→ Task objective
Transcribe each of the following records verbatim, reproducing every line without alteration.

→ Raw data
[Begin]

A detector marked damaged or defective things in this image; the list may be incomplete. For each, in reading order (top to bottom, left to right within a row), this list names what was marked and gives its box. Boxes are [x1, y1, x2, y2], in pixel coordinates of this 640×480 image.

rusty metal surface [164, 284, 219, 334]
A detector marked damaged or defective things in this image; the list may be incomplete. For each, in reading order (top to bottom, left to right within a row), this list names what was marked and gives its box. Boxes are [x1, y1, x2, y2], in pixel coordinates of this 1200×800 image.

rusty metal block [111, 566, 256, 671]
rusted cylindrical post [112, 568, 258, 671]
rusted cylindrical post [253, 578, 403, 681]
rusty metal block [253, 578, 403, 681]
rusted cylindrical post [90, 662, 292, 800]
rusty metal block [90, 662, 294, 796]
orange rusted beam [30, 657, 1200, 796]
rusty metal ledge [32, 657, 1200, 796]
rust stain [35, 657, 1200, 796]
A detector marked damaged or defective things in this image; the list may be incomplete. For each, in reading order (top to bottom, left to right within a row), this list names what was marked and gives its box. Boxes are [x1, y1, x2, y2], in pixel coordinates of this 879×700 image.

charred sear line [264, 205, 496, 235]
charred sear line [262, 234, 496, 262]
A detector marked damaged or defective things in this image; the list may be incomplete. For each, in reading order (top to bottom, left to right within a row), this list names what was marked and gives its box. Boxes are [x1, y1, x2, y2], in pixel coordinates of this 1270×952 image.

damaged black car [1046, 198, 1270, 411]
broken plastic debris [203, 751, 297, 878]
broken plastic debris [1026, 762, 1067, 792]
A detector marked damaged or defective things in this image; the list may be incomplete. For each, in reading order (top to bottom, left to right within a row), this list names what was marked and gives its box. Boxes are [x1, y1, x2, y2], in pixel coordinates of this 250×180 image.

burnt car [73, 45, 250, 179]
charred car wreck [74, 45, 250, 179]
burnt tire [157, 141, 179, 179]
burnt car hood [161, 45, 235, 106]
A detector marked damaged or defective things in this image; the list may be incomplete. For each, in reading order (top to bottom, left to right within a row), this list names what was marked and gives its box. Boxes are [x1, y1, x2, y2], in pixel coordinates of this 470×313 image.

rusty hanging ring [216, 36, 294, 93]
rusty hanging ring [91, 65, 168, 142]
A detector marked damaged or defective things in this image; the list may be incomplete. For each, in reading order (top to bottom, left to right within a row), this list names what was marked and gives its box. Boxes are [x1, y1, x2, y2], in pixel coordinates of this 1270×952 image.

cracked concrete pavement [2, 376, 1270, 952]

[End]

→ Finished exercise
A detector marked damaged or defective things in this image; the list may be incomplete. For each, in reading order (top to bottom, left to right within a row), this list names what was marked and gives its box. Boxes are [x1, y1, x2, y2], in pixel coordinates of this 640×480 image.

rusty metal surface [164, 284, 219, 334]
A detector marked damaged or defective things in this image; the list may be incomplete. For each, in reading order (top to bottom, left to right within a row), this list names what was marked and gives its box. Boxes are [x1, y1, x2, y2], in pixel coordinates of this 1200×800 image.

rusty metal block [111, 566, 256, 671]
rusted cylindrical post [112, 568, 258, 671]
rusted cylindrical post [253, 578, 403, 681]
rusty metal block [253, 578, 403, 681]
rusted cylindrical post [90, 662, 292, 800]
rusty metal block [90, 662, 294, 796]
orange rusted beam [30, 657, 1200, 796]
rusty metal ledge [32, 657, 1200, 796]
rust stain [35, 657, 1200, 796]
A detector marked damaged or defective things in this image; the list may be incomplete. For each, in reading order (top to bottom, left to right within a row), this list names what was marked and gives its box. Boxes are [x1, y1, x2, y2], in pixel coordinates of this 879×700 image.

charred sear line [264, 205, 496, 235]
charred sear line [262, 234, 496, 262]
A detector marked damaged or defective things in this image; the list may be incomplete. For each, in reading order (top to bottom, left to right within a row), this list names what was marked and gives its box. Boxes are [x1, y1, x2, y2], in pixel coordinates of this 1270×952 image.

damaged black car [1046, 198, 1270, 411]
broken plastic debris [203, 751, 297, 878]
broken plastic debris [1026, 762, 1067, 792]
A detector marked damaged or defective things in this image; the list may be incomplete. For each, in reading order (top to bottom, left to right within a row), this list names what was marked and gives its box. Boxes are [x1, y1, x2, y2], in pixel coordinates of this 250×180 image.

burnt car [73, 45, 250, 179]
charred car wreck [74, 45, 250, 179]
burnt tire [157, 141, 179, 179]
burnt car hood [161, 45, 235, 106]
A detector marked damaged or defective things in this image; the list may be incomplete. For each, in reading order (top to bottom, left to right within a row), this list names what was marked and gives its box. Boxes are [x1, y1, x2, y2], in pixel coordinates of this 470×313 image.

rusty hanging ring [216, 36, 294, 93]
rusty hanging ring [91, 65, 168, 142]
A detector marked damaged or defective things in this image; the list may be incomplete. For each, in reading order (top to bottom, left to right within a row), this list names what was marked and gives its box. Boxes are [x1, y1, x2, y2], in pixel coordinates of this 1270×952 image.

cracked concrete pavement [2, 376, 1270, 952]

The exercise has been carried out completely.